[Opening STUDY TEXT section]
# For Sale: Sunken ship Stella Polaris



## needadditionalinformation (Jan 30, 2006)

I'm not the most experienced ship buyer, so I am wondering if this sale offer for the Stella Polaris is some kind of joke.

According to the advertisement (linked below), the advertiser is a Johan Eriksson at Telephone: +46703784271.

Outside of the fact that she has now spent more than 5 years submerged in salt water, I'm wondering who would be in a position to "sell" her. Is this guy some representative of an insurance company, or Posiedon, or...?

It just seems strange to me, and I'm curious if anyone knows how he has a standing to exclude someone from coming along and salvaging her without paying him, if they wanted to. I'm not a lawyer, but it seems absurd. I'm wondering if he might have a bridge, or maybe a mountain for sale too.


http://commercial.apolloduck.com/display.phtml?aid=189742


----------



## chadburn (Jun 2, 2008)

I do not know about this particular wreck but there are plenty of privately owned shipwreck's around the British coast, the amount left usually depended on when the Steel was made.


----------



## needadditionalinformation (Jan 30, 2006)
[Closing STUDY TEXT section]
[Opening GIVEN ENTRIES section]
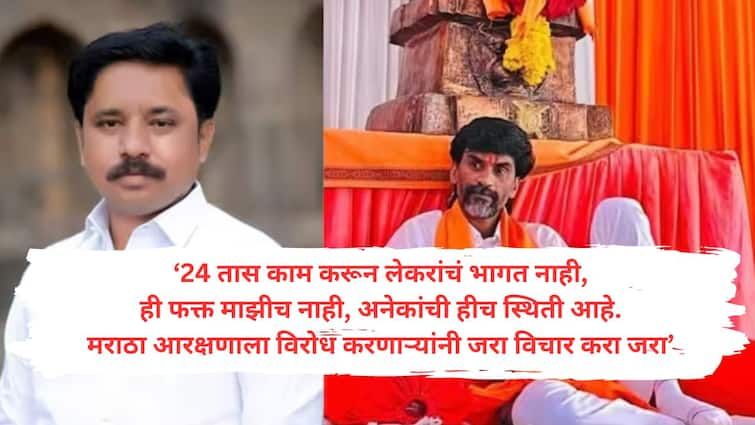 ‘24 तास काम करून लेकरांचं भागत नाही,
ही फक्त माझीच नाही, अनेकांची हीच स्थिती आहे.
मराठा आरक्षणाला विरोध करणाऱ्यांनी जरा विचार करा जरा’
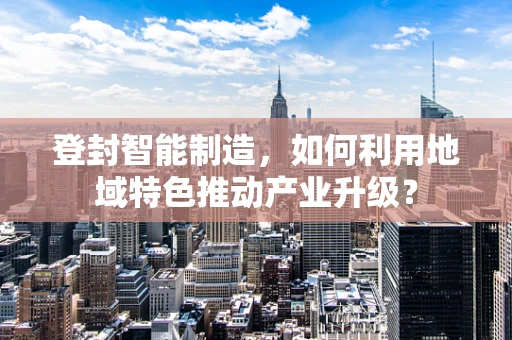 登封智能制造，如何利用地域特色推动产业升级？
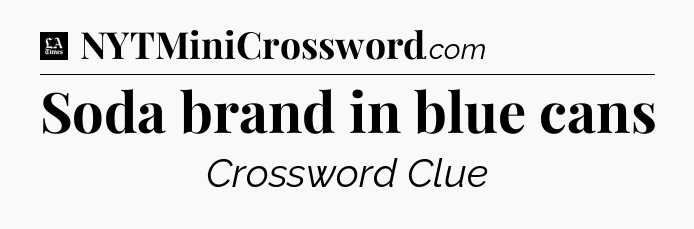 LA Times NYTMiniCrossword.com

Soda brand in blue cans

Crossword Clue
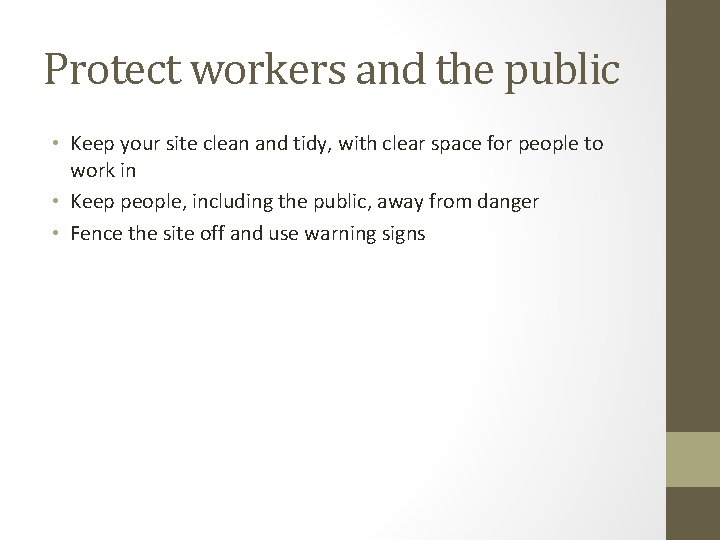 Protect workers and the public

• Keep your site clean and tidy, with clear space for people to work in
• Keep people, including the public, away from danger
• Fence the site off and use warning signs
[Closing GIVEN ENTRIES section]
# BRIEF
In the forum thread about the sunken Stella Polaris for sale, who does the ad name as the seller?

# TASK RESULT
Johan Eriksson